US nuclear envoy in talks barrage on North Korea
Top US nuclear envoy Christopher Hill on Wednesday launched a barrage of talks here as Washington and Seoul push for a quick resumption of talks on dismantling North Korea's atomic arsenal.
Hill, who arrived in Seoul Tuesday, met a series of current and future officials ahead of South Korea's change of government next month.
He has urged Pyongyang to provide a complete list of its nuclear programmes -- a key sticking point slowing down the six-nation disarmament process.
North Korea missed a December 31 deadline to disable its main nuclear facilities and give a full declaration of its atomic programmes in return for economic aid under a deal agreed a year ago at the six-party talks.
Hill's visit comes at a delicate time with Seoul preparing for a new conservative government after a decade of liberal rule.
He met Foreign Minister Song Min-Soon over breakfast Wednesday before seeing President Roh Moo-Hyun and his key foreign policy advisor, according to sources at the foreign ministry and the US embassy here.
"They exchanged opinions on the future directions of US-South Korean alliance and North Korea's nuclear issue," a source, which did not want to be named, said after the "informal" breakfast meeting.
Hill then met Park Geun-Hye, an influential Grand National Party politician, and held a separate meeting with Park Jin, a GNP lawmaker in charge of a new foreign policy for president-elect Lee Myung-Bak.

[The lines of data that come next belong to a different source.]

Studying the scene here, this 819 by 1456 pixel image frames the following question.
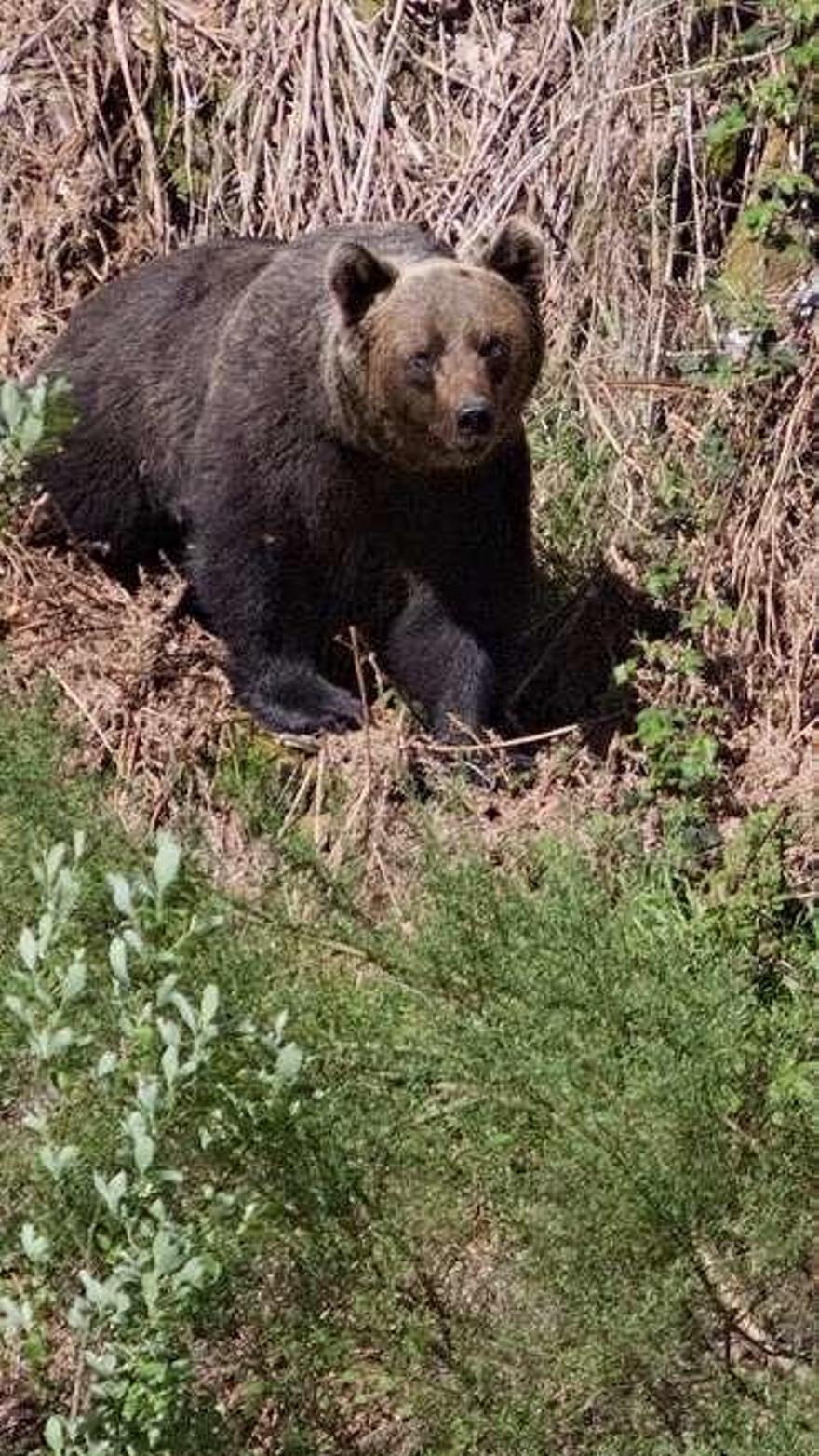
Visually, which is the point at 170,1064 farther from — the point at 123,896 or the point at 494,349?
the point at 494,349

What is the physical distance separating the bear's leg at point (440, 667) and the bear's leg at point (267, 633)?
7.7 inches

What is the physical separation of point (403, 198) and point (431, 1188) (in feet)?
15.3

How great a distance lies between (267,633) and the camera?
8.17 metres

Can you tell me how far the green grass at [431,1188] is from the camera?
496 cm

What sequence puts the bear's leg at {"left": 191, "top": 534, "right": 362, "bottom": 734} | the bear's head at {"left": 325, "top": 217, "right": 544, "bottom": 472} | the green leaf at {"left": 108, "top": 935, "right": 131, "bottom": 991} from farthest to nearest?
the bear's leg at {"left": 191, "top": 534, "right": 362, "bottom": 734} < the bear's head at {"left": 325, "top": 217, "right": 544, "bottom": 472} < the green leaf at {"left": 108, "top": 935, "right": 131, "bottom": 991}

Details on the closed-door discussion were not disclosed.
The US envoy will meets president-elect Lee, who has signalled a tougher line on the North, on Thursday.
"We would look forward to having a very close relationship with the next government," he said upon arrival here Tuesday, stressing the need for a strong US-South Korea alliance to resolve the nuclear issue.
Hill had already met Seoul's chief nuclear negotiator Chun Yung-Woo late Tuesday.
The six-party talks began in 2003 after a US-North Korea nuclear disarmament deal broke down in 2002. North Korea carried out its first atomic test in October 2006 before returning to the talks also involving China, Japan and Russia.